_REQUIREMENT_
Return the full material exactly.

— START OF EXERCISE INPUT —

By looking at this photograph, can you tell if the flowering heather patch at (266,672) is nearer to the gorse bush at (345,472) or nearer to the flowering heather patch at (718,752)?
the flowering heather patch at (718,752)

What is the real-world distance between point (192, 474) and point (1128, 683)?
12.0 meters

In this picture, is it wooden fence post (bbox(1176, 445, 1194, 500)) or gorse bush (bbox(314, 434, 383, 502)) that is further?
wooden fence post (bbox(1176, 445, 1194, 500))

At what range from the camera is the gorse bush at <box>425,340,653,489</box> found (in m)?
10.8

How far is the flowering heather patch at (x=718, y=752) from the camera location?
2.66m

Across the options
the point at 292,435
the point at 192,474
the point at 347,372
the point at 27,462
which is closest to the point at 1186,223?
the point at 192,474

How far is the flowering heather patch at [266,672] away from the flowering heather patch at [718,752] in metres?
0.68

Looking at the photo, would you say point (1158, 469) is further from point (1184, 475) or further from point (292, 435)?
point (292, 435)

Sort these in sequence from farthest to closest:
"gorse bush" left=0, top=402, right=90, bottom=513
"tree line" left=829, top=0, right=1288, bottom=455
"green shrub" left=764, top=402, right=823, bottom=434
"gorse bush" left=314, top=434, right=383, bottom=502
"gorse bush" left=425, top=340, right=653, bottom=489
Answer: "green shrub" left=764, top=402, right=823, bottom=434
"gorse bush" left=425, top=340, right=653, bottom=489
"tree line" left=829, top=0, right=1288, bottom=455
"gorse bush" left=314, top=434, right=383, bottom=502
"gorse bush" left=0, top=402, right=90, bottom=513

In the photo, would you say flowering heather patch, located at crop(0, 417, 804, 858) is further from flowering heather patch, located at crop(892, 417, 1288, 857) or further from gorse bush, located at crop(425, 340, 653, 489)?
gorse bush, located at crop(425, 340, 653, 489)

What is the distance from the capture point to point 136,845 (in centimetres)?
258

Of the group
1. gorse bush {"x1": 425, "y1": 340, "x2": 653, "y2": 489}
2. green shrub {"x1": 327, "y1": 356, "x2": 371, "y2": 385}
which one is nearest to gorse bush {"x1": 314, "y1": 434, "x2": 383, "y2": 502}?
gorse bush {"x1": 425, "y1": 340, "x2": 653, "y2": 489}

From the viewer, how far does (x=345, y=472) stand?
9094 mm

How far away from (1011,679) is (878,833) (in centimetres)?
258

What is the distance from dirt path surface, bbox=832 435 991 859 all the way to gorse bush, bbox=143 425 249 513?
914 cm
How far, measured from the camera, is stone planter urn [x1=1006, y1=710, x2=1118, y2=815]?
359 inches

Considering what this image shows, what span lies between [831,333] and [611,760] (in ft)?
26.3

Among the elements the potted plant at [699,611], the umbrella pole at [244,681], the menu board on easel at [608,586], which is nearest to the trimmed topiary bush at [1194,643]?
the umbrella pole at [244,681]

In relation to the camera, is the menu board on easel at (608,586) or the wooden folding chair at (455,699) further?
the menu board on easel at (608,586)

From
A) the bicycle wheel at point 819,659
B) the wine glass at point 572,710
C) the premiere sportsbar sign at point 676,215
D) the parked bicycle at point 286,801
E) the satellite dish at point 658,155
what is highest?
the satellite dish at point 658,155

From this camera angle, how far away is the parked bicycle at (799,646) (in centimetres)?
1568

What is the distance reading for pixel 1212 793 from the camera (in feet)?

— END OF EXERCISE INPUT —

_ANSWER TO THE TASK_
By looking at this photograph, can you tell if the flowering heather patch at (266,672) is nearer to the gorse bush at (345,472) or nearer to the flowering heather patch at (718,752)?
the flowering heather patch at (718,752)

What is the real-world distance between point (192, 474) and point (1128, 683)?
12.0 meters

In this picture, is it wooden fence post (bbox(1176, 445, 1194, 500)) or gorse bush (bbox(314, 434, 383, 502)) that is further?
wooden fence post (bbox(1176, 445, 1194, 500))

At what range from the camera is the gorse bush at <box>425,340,653,489</box> found (in m)?
10.8

How far is the flowering heather patch at (x=718, y=752) from the camera location?
2.66m

Across the options
the point at 292,435
the point at 192,474
the point at 347,372
the point at 27,462
which is closest to the point at 1186,223?
the point at 192,474

How far is the flowering heather patch at [266,672] away from the flowering heather patch at [718,752] in metres?
0.68

Looking at the photo, would you say point (1158, 469) is further from point (1184, 475) or further from point (292, 435)?
point (292, 435)

Sort these in sequence from farthest to closest:
"gorse bush" left=0, top=402, right=90, bottom=513
"tree line" left=829, top=0, right=1288, bottom=455
"green shrub" left=764, top=402, right=823, bottom=434
"gorse bush" left=314, top=434, right=383, bottom=502
"gorse bush" left=425, top=340, right=653, bottom=489
Answer: "green shrub" left=764, top=402, right=823, bottom=434
"gorse bush" left=425, top=340, right=653, bottom=489
"tree line" left=829, top=0, right=1288, bottom=455
"gorse bush" left=314, top=434, right=383, bottom=502
"gorse bush" left=0, top=402, right=90, bottom=513

In the photo, would you say flowering heather patch, located at crop(0, 417, 804, 858) is further from flowering heather patch, located at crop(892, 417, 1288, 857) or further from gorse bush, located at crop(425, 340, 653, 489)?
gorse bush, located at crop(425, 340, 653, 489)

What is the distance from the capture point to point 136,845 (in centimetres)?
258

Of the group
1. gorse bush {"x1": 425, "y1": 340, "x2": 653, "y2": 489}
2. green shrub {"x1": 327, "y1": 356, "x2": 371, "y2": 385}
which one is nearest to gorse bush {"x1": 314, "y1": 434, "x2": 383, "y2": 502}?
gorse bush {"x1": 425, "y1": 340, "x2": 653, "y2": 489}

From the viewer, how far does (x=345, y=472) stand?
9094 mm

How far away from (1011,679) is (878,833) (in centimetres)?
258

What is the distance from dirt path surface, bbox=832 435 991 859 all the way to gorse bush, bbox=143 425 249 513?
914 cm
How far, measured from the camera, is stone planter urn [x1=1006, y1=710, x2=1118, y2=815]?
359 inches

Considering what this image shows, what span lies between [831,333] and [611,760] (in ft)?
26.3

Among the elements the potted plant at [699,611], the umbrella pole at [244,681], the menu board on easel at [608,586], which is nearest to the trimmed topiary bush at [1194,643]?
the umbrella pole at [244,681]

In relation to the camera, is the menu board on easel at (608,586) or the wooden folding chair at (455,699) further?
the menu board on easel at (608,586)

From
A) the bicycle wheel at point 819,659
B) the wine glass at point 572,710
C) the premiere sportsbar sign at point 676,215
D) the parked bicycle at point 286,801
E) the satellite dish at point 658,155
what is highest?
the satellite dish at point 658,155

From this camera angle, how far away is the parked bicycle at (799,646) (in centimetres)?
1568

What is the distance reading for pixel 1212 793 from the camera (in feet)?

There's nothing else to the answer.